● Exercise
Filter the rows below, copying out every row that contains the string "nearer". Case counts when matching.

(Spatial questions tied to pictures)
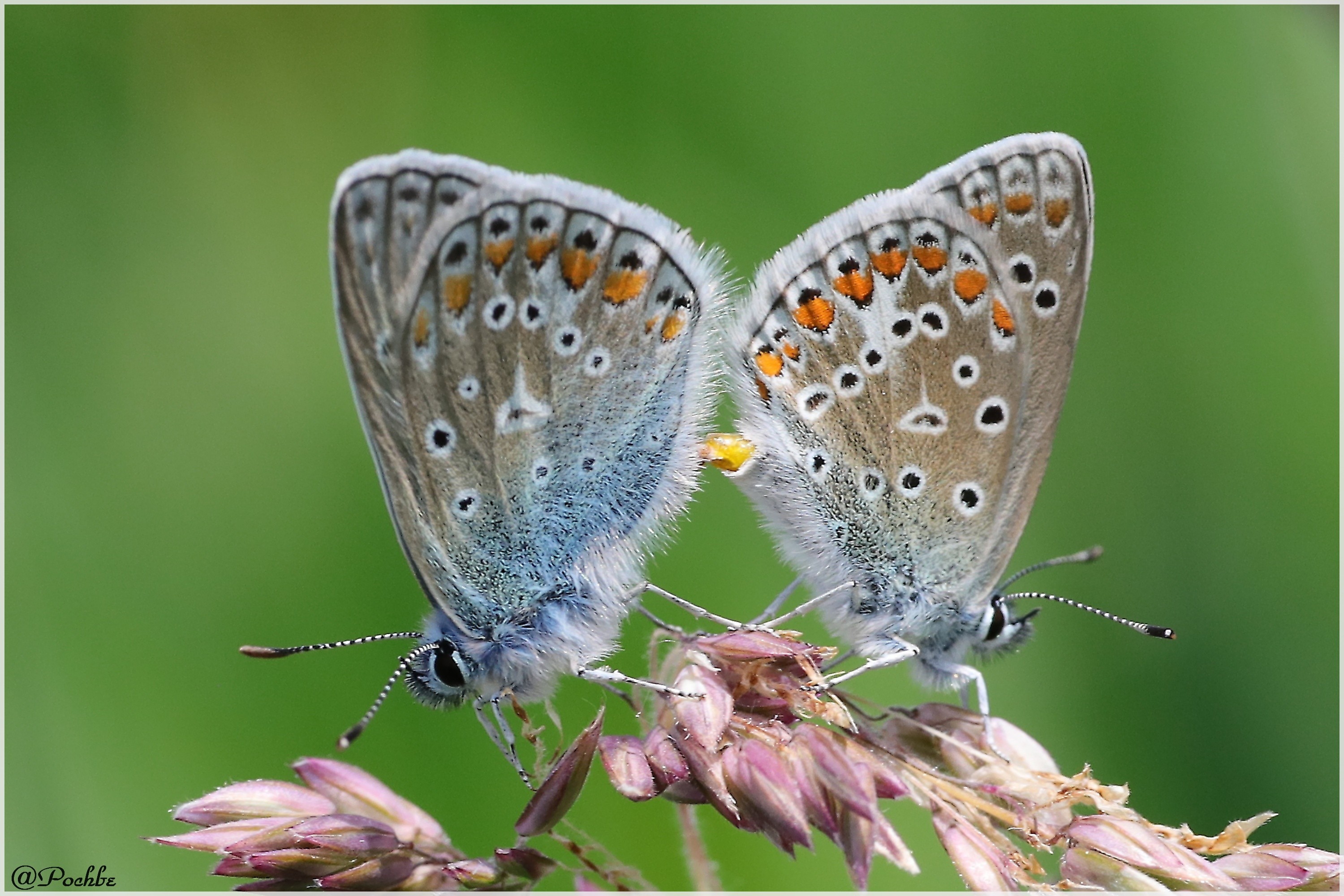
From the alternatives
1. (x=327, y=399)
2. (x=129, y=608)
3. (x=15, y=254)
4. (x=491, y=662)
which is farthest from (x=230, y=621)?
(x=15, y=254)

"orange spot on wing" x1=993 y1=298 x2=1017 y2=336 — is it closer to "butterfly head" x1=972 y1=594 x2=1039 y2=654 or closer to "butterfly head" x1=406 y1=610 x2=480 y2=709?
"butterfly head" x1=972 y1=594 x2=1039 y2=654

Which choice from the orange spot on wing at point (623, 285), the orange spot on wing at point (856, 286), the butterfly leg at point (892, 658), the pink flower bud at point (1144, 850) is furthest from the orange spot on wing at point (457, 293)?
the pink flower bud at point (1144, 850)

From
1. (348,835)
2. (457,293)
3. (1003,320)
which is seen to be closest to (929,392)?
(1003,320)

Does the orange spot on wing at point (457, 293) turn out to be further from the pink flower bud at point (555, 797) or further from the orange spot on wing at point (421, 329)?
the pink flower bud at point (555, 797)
==
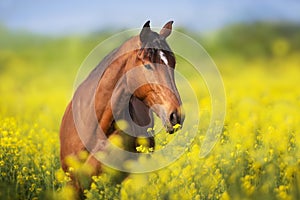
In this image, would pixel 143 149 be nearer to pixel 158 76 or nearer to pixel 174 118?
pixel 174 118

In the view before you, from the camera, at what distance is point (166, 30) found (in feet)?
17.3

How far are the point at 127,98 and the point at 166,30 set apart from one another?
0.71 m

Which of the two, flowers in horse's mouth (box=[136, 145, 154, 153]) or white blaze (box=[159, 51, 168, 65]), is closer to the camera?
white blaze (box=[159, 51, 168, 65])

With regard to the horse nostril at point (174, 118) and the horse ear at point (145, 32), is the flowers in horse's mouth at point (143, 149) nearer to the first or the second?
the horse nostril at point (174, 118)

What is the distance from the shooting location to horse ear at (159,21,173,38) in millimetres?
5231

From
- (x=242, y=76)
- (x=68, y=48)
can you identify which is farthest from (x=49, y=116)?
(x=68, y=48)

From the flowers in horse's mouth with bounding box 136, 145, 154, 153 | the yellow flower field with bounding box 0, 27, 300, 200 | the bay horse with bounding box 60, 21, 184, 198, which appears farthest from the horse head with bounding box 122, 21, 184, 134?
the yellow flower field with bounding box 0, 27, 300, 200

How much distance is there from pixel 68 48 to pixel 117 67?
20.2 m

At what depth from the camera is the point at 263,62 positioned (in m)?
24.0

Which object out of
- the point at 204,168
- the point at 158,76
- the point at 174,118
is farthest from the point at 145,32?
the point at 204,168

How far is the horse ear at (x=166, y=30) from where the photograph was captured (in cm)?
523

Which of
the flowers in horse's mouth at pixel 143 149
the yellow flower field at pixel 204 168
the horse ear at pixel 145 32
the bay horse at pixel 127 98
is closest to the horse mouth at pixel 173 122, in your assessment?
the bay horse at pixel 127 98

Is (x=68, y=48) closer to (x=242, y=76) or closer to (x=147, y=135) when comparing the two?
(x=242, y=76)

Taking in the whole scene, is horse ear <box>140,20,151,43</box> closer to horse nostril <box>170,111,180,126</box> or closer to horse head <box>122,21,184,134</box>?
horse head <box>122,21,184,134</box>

● Result below
In this image, would pixel 143 149 be nearer to pixel 158 76 or nearer to pixel 174 118?
With regard to the horse nostril at point (174, 118) and the horse ear at point (145, 32), is the flowers in horse's mouth at point (143, 149) nearer to the first or the second?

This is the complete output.